**What needs to be done**
Quote the entries from the line with "Of point (10, 19)" up to and including the line with "Answer: the point", word for word, leaving out any pictures.

--- Start Records supplied ---

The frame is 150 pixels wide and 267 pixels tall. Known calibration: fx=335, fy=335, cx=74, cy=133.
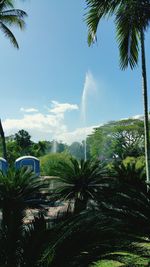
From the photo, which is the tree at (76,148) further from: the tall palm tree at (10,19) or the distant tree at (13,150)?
the tall palm tree at (10,19)

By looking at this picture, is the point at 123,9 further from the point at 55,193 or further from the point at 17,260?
the point at 17,260

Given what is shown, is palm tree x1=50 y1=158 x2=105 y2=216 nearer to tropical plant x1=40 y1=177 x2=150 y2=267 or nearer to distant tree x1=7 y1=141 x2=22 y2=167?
tropical plant x1=40 y1=177 x2=150 y2=267

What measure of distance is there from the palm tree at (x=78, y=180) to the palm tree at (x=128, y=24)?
1.92 meters

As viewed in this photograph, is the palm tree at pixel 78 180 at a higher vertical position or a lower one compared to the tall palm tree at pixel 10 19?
lower

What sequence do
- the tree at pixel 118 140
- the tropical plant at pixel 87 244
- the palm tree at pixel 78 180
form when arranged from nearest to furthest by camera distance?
the tropical plant at pixel 87 244
the palm tree at pixel 78 180
the tree at pixel 118 140

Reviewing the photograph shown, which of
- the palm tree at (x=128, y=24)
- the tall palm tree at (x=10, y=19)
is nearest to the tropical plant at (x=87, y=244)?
the palm tree at (x=128, y=24)

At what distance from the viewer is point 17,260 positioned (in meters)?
4.22

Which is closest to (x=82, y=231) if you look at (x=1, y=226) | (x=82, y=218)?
(x=82, y=218)

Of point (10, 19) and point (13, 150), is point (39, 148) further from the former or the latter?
point (10, 19)

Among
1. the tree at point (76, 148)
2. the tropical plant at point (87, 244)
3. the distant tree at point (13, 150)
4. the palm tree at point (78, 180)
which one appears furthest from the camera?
the tree at point (76, 148)

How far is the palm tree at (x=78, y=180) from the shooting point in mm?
9391

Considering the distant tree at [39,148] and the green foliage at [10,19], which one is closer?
the green foliage at [10,19]

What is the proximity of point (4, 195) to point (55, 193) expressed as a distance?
4.65 ft

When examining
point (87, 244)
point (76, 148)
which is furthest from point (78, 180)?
point (76, 148)
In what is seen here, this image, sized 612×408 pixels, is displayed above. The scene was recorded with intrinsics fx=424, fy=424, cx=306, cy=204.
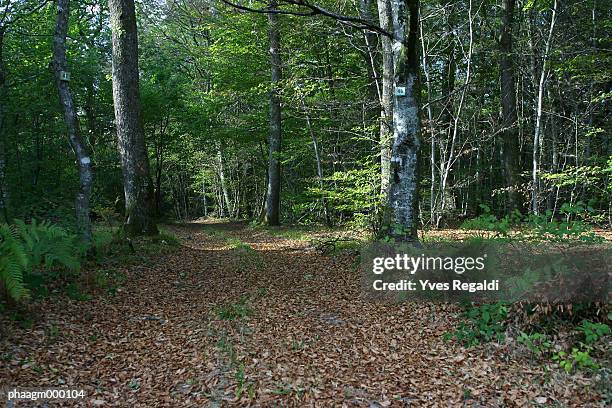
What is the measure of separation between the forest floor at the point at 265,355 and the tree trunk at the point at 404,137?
1368mm

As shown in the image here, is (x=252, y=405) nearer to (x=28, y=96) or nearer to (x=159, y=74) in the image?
(x=28, y=96)

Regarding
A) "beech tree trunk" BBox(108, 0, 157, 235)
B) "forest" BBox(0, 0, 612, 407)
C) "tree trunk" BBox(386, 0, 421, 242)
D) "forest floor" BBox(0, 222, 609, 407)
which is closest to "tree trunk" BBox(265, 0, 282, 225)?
"forest" BBox(0, 0, 612, 407)

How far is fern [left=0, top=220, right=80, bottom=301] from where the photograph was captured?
4250 mm

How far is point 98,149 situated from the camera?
17375mm

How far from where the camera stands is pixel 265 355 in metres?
4.32

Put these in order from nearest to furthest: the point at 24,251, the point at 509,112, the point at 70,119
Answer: the point at 24,251, the point at 70,119, the point at 509,112

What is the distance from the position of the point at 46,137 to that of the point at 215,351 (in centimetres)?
1094

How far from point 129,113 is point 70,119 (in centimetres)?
231

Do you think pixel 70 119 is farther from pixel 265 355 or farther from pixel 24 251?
pixel 265 355

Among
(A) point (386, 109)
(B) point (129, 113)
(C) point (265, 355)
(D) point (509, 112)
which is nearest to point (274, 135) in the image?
(A) point (386, 109)

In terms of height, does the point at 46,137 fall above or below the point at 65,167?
above

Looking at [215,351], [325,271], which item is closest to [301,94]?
[325,271]

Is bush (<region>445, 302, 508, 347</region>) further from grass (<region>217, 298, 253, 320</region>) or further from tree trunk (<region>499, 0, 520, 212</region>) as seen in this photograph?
tree trunk (<region>499, 0, 520, 212</region>)

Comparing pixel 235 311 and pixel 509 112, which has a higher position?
pixel 509 112
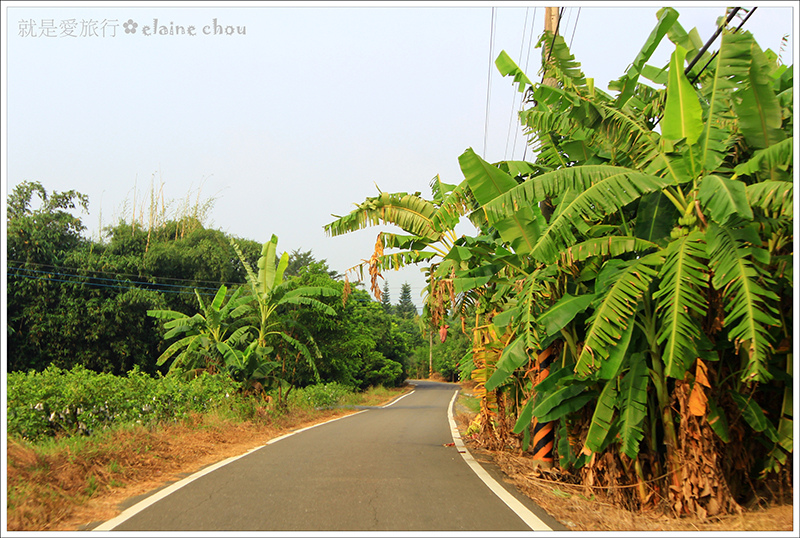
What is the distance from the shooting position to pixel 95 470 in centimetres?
630

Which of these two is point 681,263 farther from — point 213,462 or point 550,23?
point 213,462

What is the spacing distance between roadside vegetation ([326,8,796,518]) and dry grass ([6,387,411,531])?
4349mm

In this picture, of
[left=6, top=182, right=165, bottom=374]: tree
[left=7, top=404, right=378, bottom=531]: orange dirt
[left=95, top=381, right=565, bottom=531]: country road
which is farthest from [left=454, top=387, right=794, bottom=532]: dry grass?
[left=6, top=182, right=165, bottom=374]: tree

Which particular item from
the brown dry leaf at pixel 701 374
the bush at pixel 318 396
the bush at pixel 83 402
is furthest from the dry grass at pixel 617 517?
the bush at pixel 318 396

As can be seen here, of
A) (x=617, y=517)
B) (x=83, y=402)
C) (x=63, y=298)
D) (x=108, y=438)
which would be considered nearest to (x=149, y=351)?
(x=63, y=298)

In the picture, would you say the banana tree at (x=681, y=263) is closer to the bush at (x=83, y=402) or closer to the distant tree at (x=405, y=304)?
the bush at (x=83, y=402)

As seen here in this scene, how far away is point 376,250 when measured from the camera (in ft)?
28.7

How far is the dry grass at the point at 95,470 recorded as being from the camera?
16.2 feet

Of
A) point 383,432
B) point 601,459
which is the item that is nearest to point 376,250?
point 601,459

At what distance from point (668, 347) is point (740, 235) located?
1192mm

--- End Records supplied ---

**Complete response**
Of point (10, 19) and point (13, 150), is point (39, 148) further from the former or the latter?
point (10, 19)

Among
1. the tree at point (76, 148)
2. the tropical plant at point (87, 244)
3. the distant tree at point (13, 150)
4. the palm tree at point (78, 180)
which one appears furthest from the camera?
the tree at point (76, 148)

How far is the palm tree at (x=78, y=180) from the shooting point in mm?
9391

Considering the distant tree at [39,148] and the green foliage at [10,19], which one is closer?
the green foliage at [10,19]

What is the proximity of point (4, 195) to point (55, 193) expressed as a distance?
4.65 ft

When examining
point (87, 244)
point (76, 148)
which is furthest from point (78, 180)?
point (76, 148)
In what is seen here, this image, sized 612×408 pixels, is displayed above. The scene was recorded with intrinsics fx=424, fy=424, cx=306, cy=204.
What is the measure of separation between the forest floor at the point at 265,355 and the tree trunk at the point at 404,137?
1368mm

As shown in the image here, is (x=252, y=405) nearer to (x=28, y=96) or nearer to (x=159, y=74) in the image?
(x=28, y=96)

Regarding
A) "beech tree trunk" BBox(108, 0, 157, 235)
B) "forest" BBox(0, 0, 612, 407)
C) "tree trunk" BBox(386, 0, 421, 242)
D) "forest floor" BBox(0, 222, 609, 407)
which is closest to "tree trunk" BBox(265, 0, 282, 225)?
"forest" BBox(0, 0, 612, 407)

How far is fern [left=0, top=220, right=80, bottom=301] from where the photograph was captured?
4250 mm

How far is point 98,149 situated from the camera?
17375mm

How far from where the camera stands is pixel 265 355 in metres?
4.32

Put these in order from nearest to furthest: the point at 24,251, the point at 509,112, the point at 70,119
Answer: the point at 24,251, the point at 70,119, the point at 509,112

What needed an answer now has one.